Understands and supports the Medicare and Commercial Carrier workflows related to daily coding and denial review and appeals management, including the preparation of supporting documents and information to support the appeal process. Monitors and validates physician charge capture. Self-motivated with the ability to work independently, multi-task, problem solve and make informed and accurate recommendations to medical professionals based on current information. Participates in coding team meetings and serves as a subject matter expert. Reviews medical documentation from physicians and other healthcare providers; assigns modifiers, diagnostic and procedure codes for symptoms, diseases, injuries, surgeries and treatments according to official classification systems and standards. Uses relevant policies, procedures, and individual judgment to determine whether events or processes comply with laws, regulations, or standards. Provide accurate and timely international classification of disease – tenth edition – clinical modification (ICD-10) - CM coding of diagnoses, Healthcare Common Procedure Coding System (HCPCS) and Current Procedural Terminology (CPT) coding, and in accordance with official coding standards, regulatory coding compliance guidelines and company procedures. Review and audit medical record documentation accurately to reflect healthcare coding and to substantiate appropriate service reimbursement. Conveying coding guidelines to physicians and other healthcare providers to improve the accuracy of medical record documentation. Computer skills, the ability to interpret, analyze and abstract data/documentation, have good problem-solving skills, be self-motivated and have good time management and organizational skills.

Qualifications

Associate degree in Health Information Technology or Certification in Coding required.

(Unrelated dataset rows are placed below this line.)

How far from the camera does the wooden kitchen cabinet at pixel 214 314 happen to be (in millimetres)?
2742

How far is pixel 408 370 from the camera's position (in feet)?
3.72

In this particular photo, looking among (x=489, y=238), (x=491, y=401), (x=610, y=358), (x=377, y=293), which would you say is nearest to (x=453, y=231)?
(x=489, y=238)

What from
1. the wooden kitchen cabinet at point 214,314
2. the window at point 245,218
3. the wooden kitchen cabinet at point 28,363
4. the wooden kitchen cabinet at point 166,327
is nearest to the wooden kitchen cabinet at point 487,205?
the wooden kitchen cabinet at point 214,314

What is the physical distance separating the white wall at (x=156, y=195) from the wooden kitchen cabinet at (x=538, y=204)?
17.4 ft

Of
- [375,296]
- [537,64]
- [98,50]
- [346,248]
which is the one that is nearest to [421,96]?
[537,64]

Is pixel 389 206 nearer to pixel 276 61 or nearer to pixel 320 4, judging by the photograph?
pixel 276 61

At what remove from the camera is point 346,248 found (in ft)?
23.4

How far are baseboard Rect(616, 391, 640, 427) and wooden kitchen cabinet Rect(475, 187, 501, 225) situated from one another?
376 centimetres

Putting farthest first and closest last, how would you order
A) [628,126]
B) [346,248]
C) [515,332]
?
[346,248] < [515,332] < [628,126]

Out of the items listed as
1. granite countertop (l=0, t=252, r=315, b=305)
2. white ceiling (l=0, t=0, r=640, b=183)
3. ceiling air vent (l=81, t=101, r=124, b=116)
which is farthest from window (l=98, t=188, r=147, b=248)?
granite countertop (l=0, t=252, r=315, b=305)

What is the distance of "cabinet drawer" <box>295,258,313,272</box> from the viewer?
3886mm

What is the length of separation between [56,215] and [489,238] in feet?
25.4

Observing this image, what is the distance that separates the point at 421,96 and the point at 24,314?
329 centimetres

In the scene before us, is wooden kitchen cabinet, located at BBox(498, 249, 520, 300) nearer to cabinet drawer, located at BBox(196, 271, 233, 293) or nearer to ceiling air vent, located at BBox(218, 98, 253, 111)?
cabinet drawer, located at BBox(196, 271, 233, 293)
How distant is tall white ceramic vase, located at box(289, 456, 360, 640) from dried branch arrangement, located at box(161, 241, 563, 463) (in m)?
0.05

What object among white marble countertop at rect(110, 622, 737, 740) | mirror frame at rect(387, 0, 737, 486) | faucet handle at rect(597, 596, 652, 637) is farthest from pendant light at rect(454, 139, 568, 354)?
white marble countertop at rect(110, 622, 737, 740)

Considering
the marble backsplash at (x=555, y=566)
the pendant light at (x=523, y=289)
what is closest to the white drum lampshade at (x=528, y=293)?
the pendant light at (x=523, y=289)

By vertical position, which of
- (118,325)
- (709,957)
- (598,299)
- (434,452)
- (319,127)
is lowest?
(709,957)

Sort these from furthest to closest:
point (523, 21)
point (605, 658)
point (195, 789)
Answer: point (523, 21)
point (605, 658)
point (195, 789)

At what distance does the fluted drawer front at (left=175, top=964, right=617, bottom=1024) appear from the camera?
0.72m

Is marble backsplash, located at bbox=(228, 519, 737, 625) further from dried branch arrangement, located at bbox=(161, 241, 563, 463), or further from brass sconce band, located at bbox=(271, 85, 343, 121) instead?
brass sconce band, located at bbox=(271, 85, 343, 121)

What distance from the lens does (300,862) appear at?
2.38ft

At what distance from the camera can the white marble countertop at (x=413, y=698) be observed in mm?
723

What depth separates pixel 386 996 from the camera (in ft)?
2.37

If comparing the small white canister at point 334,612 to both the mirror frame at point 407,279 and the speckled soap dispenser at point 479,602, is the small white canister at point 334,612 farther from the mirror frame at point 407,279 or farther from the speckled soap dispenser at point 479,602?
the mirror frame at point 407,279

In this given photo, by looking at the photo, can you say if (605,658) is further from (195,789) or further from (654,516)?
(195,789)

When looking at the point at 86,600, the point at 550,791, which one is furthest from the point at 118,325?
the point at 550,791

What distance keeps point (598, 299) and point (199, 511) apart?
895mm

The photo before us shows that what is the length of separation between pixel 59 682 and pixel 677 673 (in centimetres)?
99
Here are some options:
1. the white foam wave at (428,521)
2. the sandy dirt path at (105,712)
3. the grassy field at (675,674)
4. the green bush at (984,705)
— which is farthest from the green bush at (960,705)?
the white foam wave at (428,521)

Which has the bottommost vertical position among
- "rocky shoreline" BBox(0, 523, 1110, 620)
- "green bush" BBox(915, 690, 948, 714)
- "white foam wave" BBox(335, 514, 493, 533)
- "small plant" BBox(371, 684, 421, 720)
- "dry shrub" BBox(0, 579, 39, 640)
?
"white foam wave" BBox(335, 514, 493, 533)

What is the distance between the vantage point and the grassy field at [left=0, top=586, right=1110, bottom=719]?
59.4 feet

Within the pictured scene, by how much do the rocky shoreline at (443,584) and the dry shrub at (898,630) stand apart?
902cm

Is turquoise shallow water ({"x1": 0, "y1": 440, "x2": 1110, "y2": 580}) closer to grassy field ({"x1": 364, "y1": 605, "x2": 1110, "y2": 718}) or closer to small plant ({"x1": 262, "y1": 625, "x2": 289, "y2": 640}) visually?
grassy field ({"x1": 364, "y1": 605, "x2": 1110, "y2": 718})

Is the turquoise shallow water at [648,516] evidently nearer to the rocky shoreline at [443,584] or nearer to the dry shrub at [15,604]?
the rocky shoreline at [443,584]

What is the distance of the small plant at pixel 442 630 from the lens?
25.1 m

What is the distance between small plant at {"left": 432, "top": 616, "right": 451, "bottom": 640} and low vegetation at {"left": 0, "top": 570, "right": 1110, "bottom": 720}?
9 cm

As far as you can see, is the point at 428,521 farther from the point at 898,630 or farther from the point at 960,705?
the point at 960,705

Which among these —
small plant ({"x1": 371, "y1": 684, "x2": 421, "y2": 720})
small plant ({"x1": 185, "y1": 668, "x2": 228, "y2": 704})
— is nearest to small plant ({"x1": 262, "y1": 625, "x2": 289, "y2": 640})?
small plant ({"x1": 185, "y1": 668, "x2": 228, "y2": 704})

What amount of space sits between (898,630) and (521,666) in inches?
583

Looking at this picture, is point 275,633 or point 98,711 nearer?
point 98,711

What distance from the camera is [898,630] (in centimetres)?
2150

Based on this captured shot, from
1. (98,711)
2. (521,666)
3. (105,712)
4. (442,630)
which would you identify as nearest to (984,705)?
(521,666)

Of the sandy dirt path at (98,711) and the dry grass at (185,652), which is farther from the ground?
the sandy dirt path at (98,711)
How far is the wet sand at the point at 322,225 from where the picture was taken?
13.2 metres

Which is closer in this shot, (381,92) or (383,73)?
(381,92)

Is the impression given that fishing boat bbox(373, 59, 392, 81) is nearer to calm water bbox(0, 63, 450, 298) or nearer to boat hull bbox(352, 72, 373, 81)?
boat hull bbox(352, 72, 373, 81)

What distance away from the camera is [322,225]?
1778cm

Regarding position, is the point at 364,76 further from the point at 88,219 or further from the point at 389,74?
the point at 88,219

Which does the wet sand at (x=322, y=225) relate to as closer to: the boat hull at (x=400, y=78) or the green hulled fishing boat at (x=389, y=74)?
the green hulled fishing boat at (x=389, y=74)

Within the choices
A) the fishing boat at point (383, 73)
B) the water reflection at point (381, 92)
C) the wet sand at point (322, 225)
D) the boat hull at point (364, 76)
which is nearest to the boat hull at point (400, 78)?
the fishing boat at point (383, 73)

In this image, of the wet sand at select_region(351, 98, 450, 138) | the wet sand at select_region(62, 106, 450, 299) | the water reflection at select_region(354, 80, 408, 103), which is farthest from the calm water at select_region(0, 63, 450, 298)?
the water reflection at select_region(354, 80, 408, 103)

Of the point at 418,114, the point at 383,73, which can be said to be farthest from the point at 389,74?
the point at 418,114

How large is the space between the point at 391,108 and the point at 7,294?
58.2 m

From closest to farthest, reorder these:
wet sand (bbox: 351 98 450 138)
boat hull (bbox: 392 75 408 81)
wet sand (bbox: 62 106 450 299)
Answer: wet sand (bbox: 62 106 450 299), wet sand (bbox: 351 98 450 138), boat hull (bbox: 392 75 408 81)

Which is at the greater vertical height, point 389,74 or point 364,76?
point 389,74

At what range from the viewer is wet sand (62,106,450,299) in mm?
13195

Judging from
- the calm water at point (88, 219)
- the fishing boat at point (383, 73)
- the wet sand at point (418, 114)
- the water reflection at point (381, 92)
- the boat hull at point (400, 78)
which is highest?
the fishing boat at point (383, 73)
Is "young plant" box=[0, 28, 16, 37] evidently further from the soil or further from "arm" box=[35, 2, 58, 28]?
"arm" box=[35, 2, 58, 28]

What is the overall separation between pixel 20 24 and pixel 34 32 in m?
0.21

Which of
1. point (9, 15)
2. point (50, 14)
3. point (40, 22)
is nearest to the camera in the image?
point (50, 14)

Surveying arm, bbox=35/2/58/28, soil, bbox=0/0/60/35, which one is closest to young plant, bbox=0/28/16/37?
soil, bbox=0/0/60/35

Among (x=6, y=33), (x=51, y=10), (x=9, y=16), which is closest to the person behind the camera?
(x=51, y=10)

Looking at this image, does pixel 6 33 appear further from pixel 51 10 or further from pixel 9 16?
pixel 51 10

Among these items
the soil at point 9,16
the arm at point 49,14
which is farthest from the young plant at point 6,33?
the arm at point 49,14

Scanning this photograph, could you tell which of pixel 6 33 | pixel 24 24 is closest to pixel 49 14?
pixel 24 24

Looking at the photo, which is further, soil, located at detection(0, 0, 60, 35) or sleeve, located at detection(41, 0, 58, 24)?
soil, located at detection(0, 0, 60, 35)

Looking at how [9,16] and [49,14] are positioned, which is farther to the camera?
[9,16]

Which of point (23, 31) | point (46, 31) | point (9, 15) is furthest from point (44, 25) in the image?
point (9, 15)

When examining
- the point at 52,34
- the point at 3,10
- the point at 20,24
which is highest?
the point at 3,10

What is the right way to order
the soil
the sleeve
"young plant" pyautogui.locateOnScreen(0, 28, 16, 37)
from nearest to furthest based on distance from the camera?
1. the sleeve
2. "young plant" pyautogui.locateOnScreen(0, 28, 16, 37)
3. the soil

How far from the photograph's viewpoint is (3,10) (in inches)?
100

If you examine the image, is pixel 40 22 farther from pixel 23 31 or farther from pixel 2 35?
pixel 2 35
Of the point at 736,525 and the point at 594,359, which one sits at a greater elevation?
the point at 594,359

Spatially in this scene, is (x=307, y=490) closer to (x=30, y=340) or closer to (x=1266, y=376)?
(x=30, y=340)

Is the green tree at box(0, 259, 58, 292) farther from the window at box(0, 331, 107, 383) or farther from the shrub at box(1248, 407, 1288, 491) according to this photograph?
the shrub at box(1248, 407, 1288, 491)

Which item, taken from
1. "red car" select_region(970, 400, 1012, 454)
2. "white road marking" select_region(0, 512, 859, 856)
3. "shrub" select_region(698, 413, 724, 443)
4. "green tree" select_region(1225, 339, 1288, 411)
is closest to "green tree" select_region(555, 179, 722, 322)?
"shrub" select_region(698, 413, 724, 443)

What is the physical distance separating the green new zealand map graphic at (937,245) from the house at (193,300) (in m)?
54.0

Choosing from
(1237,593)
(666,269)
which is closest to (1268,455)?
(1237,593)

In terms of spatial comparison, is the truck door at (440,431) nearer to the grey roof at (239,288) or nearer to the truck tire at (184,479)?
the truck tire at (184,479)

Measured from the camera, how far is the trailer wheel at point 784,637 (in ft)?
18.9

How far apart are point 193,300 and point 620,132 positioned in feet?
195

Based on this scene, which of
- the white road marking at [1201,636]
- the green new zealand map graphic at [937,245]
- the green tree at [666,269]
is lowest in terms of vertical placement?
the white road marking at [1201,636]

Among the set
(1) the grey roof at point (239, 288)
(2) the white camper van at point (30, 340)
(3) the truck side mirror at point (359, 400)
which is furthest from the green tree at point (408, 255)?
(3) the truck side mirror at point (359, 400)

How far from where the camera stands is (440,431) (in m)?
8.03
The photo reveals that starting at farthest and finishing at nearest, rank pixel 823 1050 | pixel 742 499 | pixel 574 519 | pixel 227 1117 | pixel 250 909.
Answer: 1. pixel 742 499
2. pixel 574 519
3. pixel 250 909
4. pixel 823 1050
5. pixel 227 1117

Specific knowledge of diagnostic and procedural terminology, successful coursework from an accredited institution in International Statistical Classification of Diseases (ICD) diagnosis, Current Procedural Terminology (CPT), and Healthcare Common Procedure Coding System (HCPCS) coding schemes, medical terminology or human anatomy/physiology is preferred.

Registered Health Information Administrator (RHIA), Registered Health Information Technician (RHIT), Certified Professional Coder (CPC), Certified Professional Coder-Apprentice (CPC-A), Certified Coding Specialist (CCS), Certified Coding Specialist-Physician based (CCS-P), CCS Healthcare (CCS-H), Certified Outpatient Coder (COC) required. If the associate is not certified at hire, the associate must be so within one year of the date of hire.

Sanford is an EEO/AA Employer M/F/Disability/Vet.